> _実施課題_: 提示文の「そして現在、私たちは、あらゆ」から「とこそ重要であると考えます。」までを、その両端の語句も含めて、「恩恵」を「恵み」に置き換えて書き直しなさい。

> _提示文_:
┌──
○はじめに
『コンピュータ』と聞いて、何を思い浮かべますか?
おそらく『金属部品を含んだ無機質な物体』を思い浮かべる方がほとんどではないでしょうか?
しかし、一昔前まで、この言葉は、『計算する人』という意味で用いられていました。
その後、1900年代に入ると、真空管という電子部品が発達したことで、現在のコンピュータに近い電子式のコンピュータが作られるようになりました。
そして1937年に、MITの学生であったクロード・シャノン(Claude Elwood Shannon、1916年-2001年)が、修士論文において「継電器とスイッチ回路の記号論的解析(A Symbolic Analysis of Relay and Switching Circuits)」という論文を書き、電子回路にてブール代数を扱うことができること、すなわち論理演算がスイッチ回路で実行できることを証明しました。これによって、コンピュータが、現在のような高速の論理演算機として活躍することが可能となりました。
そして現在、私たちは、あらゆる場面において、コンピュータの恩恵を受けていると言っても過言ではないでしょう。その位、今やコンピュータは人々の生活の中に浸透し、今後さらにその深さを増すことになるでしょう。
コンピュータの普及期には使い方を身につけることが急務でしたが、普及を遂げた今、これからは、コンピュータというブラックボックスがどう作られ、さらにどう活用できるのか、その背景にある考え方や理論を学ぶことこそ重要であると考えます。
└──
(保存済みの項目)
┌──
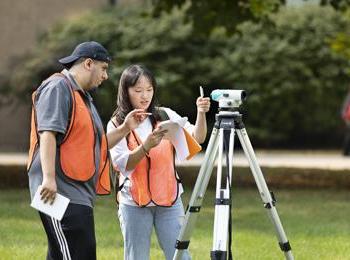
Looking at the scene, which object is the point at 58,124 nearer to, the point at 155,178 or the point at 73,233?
the point at 73,233

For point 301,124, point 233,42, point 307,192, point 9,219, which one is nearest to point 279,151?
point 301,124

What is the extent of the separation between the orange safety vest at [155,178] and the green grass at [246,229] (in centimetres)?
239

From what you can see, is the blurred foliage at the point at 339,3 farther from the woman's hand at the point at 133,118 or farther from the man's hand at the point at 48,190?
the man's hand at the point at 48,190

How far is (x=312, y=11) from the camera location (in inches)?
1019

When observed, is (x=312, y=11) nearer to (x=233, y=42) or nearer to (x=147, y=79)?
(x=233, y=42)

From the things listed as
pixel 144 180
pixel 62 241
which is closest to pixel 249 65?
pixel 144 180

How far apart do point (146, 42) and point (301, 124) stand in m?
4.05

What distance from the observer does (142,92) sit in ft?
21.9

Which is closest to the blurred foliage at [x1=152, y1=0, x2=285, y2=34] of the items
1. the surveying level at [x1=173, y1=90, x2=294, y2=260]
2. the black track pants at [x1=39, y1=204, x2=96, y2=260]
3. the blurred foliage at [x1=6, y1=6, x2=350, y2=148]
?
the blurred foliage at [x1=6, y1=6, x2=350, y2=148]

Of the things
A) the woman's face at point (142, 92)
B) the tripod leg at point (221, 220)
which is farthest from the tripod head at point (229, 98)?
the woman's face at point (142, 92)

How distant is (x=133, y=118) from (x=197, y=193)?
56 cm

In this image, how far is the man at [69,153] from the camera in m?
5.87

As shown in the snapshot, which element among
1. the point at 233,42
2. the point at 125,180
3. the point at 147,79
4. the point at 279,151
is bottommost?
the point at 279,151

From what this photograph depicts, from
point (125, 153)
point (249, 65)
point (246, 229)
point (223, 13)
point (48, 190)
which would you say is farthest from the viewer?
point (249, 65)
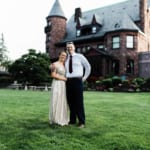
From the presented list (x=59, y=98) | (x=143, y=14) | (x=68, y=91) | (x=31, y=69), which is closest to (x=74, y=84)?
(x=68, y=91)

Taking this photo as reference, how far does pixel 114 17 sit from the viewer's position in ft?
143

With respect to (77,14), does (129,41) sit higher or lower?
lower

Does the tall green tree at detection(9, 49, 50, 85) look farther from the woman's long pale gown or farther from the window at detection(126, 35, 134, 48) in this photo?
the woman's long pale gown

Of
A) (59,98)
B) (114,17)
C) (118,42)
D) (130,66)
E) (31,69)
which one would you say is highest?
(114,17)

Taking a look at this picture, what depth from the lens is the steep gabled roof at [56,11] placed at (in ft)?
159

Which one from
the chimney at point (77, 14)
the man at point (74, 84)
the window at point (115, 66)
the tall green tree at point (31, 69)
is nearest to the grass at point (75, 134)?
the man at point (74, 84)

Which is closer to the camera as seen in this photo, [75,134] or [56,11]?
[75,134]

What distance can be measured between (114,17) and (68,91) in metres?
→ 37.1

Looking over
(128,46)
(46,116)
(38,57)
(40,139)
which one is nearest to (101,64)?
(128,46)

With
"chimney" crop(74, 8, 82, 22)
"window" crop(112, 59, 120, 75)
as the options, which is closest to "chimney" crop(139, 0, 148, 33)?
"window" crop(112, 59, 120, 75)

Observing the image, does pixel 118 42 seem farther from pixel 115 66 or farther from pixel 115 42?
pixel 115 66

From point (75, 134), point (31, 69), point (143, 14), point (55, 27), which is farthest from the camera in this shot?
point (55, 27)

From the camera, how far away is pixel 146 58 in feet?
128

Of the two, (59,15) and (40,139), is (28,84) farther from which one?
(40,139)
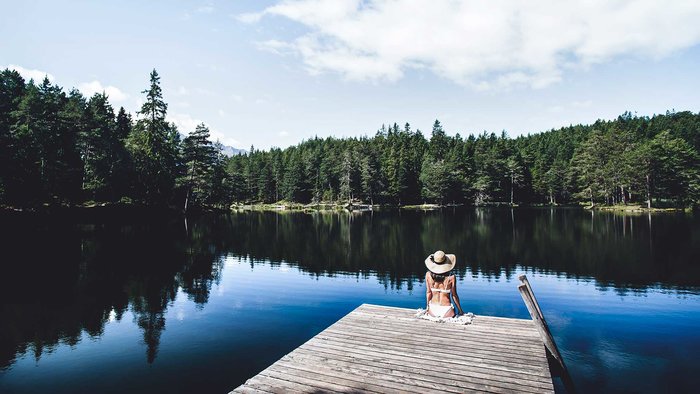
└──
> _あなたの解答_:
そして現在、私たちは、あらゆる場面において、コンピュータの恵みを受けていると言っても過言ではないでしょう。その位、今やコンピュータは人々の生活の中に浸透し、今後さらにその深さを増すことになるでしょう。
コンピュータの普及期には使い方を身につけることが急務でしたが、普及を遂げた今、これからは、コンピュータというブラックボックスがどう作られ、さらにどう活用できるのか、その背景にある考え方や理論を学ぶことこそ重要であると考えます。